Zu ihnen zählt das Unternehmen GAIA aus Hamburg. Unter den Herstellern ist GAIA bisher eine Ausnahmeerscheinung, denn es ist im Verzeichnis mit vier Apps vertreten: Vorvida gegen Alkoholabhängigkeit, Velibra gegen Panik- und generalisierte Angststörungen sowie gegen soziale Phobien, Elevida für Multiple-Sklerose-Patienten und die App Deprexis. Sie gibt den Nutzern Übungen an die Hand, um aus dem Kreislauf leichter und mittlerer Depression auszubrechen. Auf Wunsch sendet sie ihnen Nachrichten als alltägliche Motivation. Das Programm ist dabei keine Pauschallösung, sondern erfragt beim Anwendungsstart das persönliche Krankheitsbild über Einstufungstests wie sie auch Psychologen für die Anamnese einsetzen. Im Erklärvideo auf der Webseite wird aus der Wirksamkeitsstudie zitiert: Demnach erleben 80 Prozent der Nutzer eine Verbesserung. Einen Psychologen ersetzt Deprexis ausdrücklich nicht. „Für uns ist es immer wichtig zu kommunizieren, dass eine DiGA in Ergänzung zu einer sonst üblichen Behandlung eingesetzt werden soll", sagt Stan Sugarman, CCO bei GAIA. Auch Natalie Gladkov vom BVMed betont, dass es bei den Anwendungen um eine zusätzliche Komponente in der Versorgung geht: „DiGA zielen auf Versorgungslücken ab und können auch Patienten erreichen, die sonst durchs Raster fallen."

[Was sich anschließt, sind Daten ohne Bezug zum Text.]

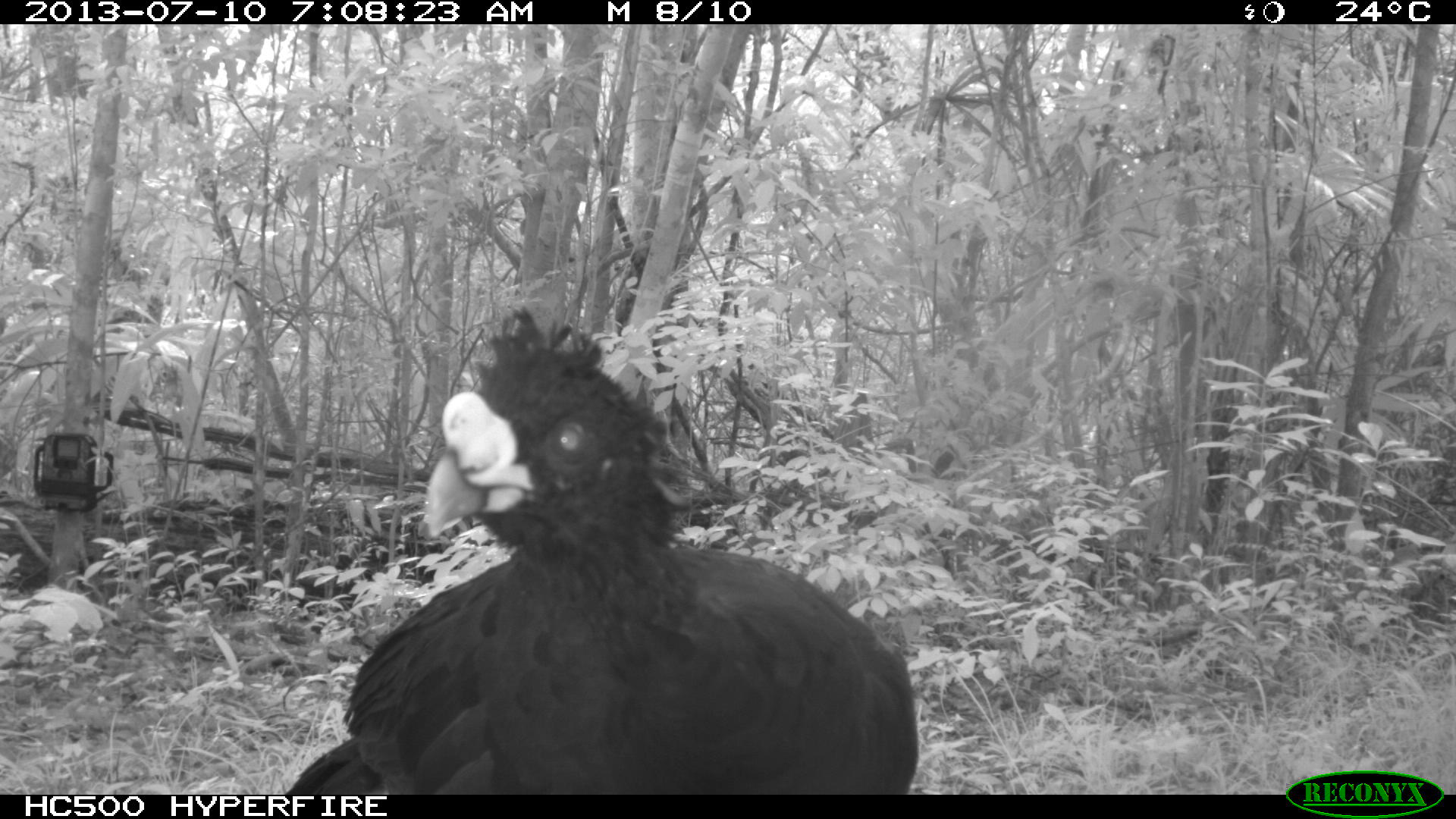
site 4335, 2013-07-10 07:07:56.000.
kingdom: Animalia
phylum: Chordata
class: Aves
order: Galliformes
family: Cracidae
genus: Crax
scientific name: Crax rubra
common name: great curassow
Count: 1.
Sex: male.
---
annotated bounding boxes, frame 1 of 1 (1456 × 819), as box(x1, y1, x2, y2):
crax rubra: box(280, 303, 921, 792)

Psychotherapie ist dafür ein gutes Beispiel: Die durchschnittliche Wartezeit auf einen ambulanten Therapieplatz beträgt zwanzig Wochen. Patienten erleben in dieser Zeit oft hohen Leidensdruck - im Zweifel mit schweren Folgeschäden. Andere scheuen sich, überhaupt Hilfe zu suchen und die eigene Krankheit als solche anzuerkennen. Wieder andere wünschen sich nach der begrenzten Anzahl kassenfinanzierter Therapiesitzungen weitere Begleitung. In all diesen Fällen kann eine App als niederschwelliges Angebot helfen. Von ihrem Mehrwert müssen Hersteller aber erst noch überzeugen - die Krankenkassen ebenso wie Patienten und Ärzte.